再考虑有约束\(D\)的情况,我们只需要再刚才的图上再加入几条新的边,即当\(z>D\)时,对所有的\((x,y,z)\)对应的点向其所有相邻坐标对应的\(z-D\)高度的点连一条容量为\(inf\)的边即可,加完这些边的新图的最小割就是带有限制的情况下的答案了。
设\(D=1\),下图的红色边是一条新加的边,这条边可以保证蓝色和紫色的两条边不会同时在最小割中被割去,因为如果同时割去,那么至少还要再割去一条\(S\to 1\to 2\to 3\)或者\(5\to 6\to S\)上的一条边,那么显然直接放弃紫色或者蓝色的边显然割会更小。
代码:
#include<bits/stdc++.h>
#include<unordered_map>
#include<unordered_set>
using namespace std;
typedef long long LL;
typedef unsigned long long ULL;
typedef pair<int, int> PII;
//#define int LL
#define endl '\n'
#define inf 0x3f3f3f3f
#define INF 0x3f3f3f3f3f3f3f3f
#define IOS ios::sync_with_stdio(0),cin.tie(0),cout.tie(0)
#pragma warning(disable :4996)
const double eps = 1e-8;
const LL mod = 1000000007;
const LL MOD = 998244353;
const int maxv = 70010;
struct edge {
int to, cap, rev;
};
vector<edge> G[maxv];
int level[maxv], iter[maxv];
int P, Q, R, D;
int V[50][50][50];
int di[4] = { 0,0,1,-1 };
int dj[4] = { 1,-1,0,0 };
void add_edge(int from, int to, int cap)
{
G[from].push_back(edge{ to,cap,(int)G[to].size() });
G[to].push_back(edge{ from,0,(int)G[from].size() - 1 });
}
void bfs(int s)
{
memset(level, -1, sizeof(level));
queue<int> que;
level[s] = 0;
que.push(s);
while (!que.empty())
{
int v = que.front();
que.pop();
for (int i = 0; i < G[v].size(); i++)
{
edge& e = G[v][i];
if (e.cap > 0 && level[e.to] < 0)
{
level[e.to] = level[v] + 1;
que.push(e.to);
}
}
}
}
int dfs(int v, int t, int f)
{
if (v == t)
return f;
for (int& i = iter[v]; i < G[v].size(); i++)
{
edge& e = G[v][i];
if (e.cap > 0 && level[v] < level[e.to])
{
int d = dfs(e.to, t, min(f, e.cap));
if (d > 0)
{
e.cap -= d;
G[e.to][e.rev].cap += d;
return d;
}
}
}
return 0;
}
int max_flow(int s, int t)
{
int flow = 0;
while (true)
{
bfs(s);
if (level[t] < 0)
return flow;
memset(iter, 0, sizeof(iter));
int f;
while ((f = dfs(s, t, inf)) > 0)
flow += f;
}
return flow;
}
inline int getnum(int i, int j, int k)
{
return P * Q * (k - 1) + Q * (i - 1) + j;
}
void solve()
{
int S = P * Q * R + 1, T = S + 1;
for (int i = 1; i <= P; i++)
{
for (int j = 1; j <= Q; j++)
{
for (int k = 1; k <= R; k++)
{
int v = getnum(i, j, k), u = getnum(i, j, k + 1);
if (k == 1)
add_edge(S, v, inf);
if (k == R)
add_edge(v, T, V[i][j][k]);
else
add_edge(v, u, V[i][j][k]);
if (k > D)
{
for (int l = 0; l < 4; l++)
{
int ni = i + di[l], nj = j + dj[l];
if (ni >= 1 && ni <= P && nj >= 1 && nj <= Q)

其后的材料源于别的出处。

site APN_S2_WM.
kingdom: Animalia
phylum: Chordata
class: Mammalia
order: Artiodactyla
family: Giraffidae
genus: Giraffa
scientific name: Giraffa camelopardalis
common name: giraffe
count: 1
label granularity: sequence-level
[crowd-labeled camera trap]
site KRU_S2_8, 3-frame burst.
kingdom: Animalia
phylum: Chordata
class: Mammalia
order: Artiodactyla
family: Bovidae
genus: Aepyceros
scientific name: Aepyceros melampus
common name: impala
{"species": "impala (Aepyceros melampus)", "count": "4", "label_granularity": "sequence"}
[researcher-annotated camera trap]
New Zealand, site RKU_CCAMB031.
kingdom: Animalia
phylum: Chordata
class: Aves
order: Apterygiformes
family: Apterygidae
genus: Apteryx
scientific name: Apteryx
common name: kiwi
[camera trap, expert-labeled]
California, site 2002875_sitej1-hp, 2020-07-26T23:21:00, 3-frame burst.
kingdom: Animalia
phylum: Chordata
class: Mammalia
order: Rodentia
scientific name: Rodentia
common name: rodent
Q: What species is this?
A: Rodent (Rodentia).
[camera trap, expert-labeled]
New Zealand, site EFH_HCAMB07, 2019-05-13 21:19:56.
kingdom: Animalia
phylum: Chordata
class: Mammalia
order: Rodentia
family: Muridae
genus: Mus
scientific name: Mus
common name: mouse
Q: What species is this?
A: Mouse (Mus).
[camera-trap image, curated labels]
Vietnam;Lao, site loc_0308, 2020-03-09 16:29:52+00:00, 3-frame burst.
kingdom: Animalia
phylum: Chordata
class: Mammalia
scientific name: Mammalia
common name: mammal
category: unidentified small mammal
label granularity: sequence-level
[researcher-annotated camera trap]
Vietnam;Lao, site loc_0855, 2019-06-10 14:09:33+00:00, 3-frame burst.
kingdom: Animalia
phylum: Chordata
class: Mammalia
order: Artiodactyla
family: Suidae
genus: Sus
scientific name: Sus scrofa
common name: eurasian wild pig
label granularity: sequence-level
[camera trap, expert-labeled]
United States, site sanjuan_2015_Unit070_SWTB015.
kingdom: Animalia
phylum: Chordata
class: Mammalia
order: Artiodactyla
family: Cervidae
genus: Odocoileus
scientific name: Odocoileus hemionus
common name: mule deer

add_edge(v, getnum(ni, nj, k - D), inf);
}
}
}
}
}
cout << max_flow(S, T) << endl;
}
int main()
{
IOS;
cin >> P >> Q >> R >> D;
for (int i = 1; i <= R; i++)
{
for (int j = 1; j <= P; j++)
{
for (int k = 1; k <= Q; k++)
cin >> V[j][k][i];
}
}
solve();
return 0;
}
luoguP4174.最大获利
题目大意:
\(N(N\leq 5000)\)个基站,每个基站建设成本\(P_{i}(0\leq P_{i}\leq 100)\),\(M(M\leq50000)\)个用户,第\(i\)个用户希望使用\(A_{i}\),\(B_{i}\)两个基站,给使用费\(C_{i}(0\leq C_{i}\leq 100)\)。可以选择架设若干基站来满足若干用户的建设需求,求最大的收益(费用-成本)。
思路:
考虑获取某个使用费\(C_{i}\),那么就需要建设\(A_{i},B_{i}\),于是可以从\(C_{i}\)向\(A_{i},B_{i}\)连边。每个点有各自的权值,成本为负的,使用费为正的,于是对于所有\(C\)如此连边,求这张图的最大权闭合子图即可。
代码:
#include<bits/stdc++.h>
#include<unordered_map>
#include<unordered_set>
using namespace std;
typedef long long LL;
typedef unsigned long long ULL;
typedef pair<int, int> PII;
//#define int LL
#define endl '\n'
#define inf 0x3f3f3f3f
#define INF 0x3f3f3f3f3f3f3f3f
#define IOS ios::sync_with_stdio(0),cin.tie(0),cout.tie(0)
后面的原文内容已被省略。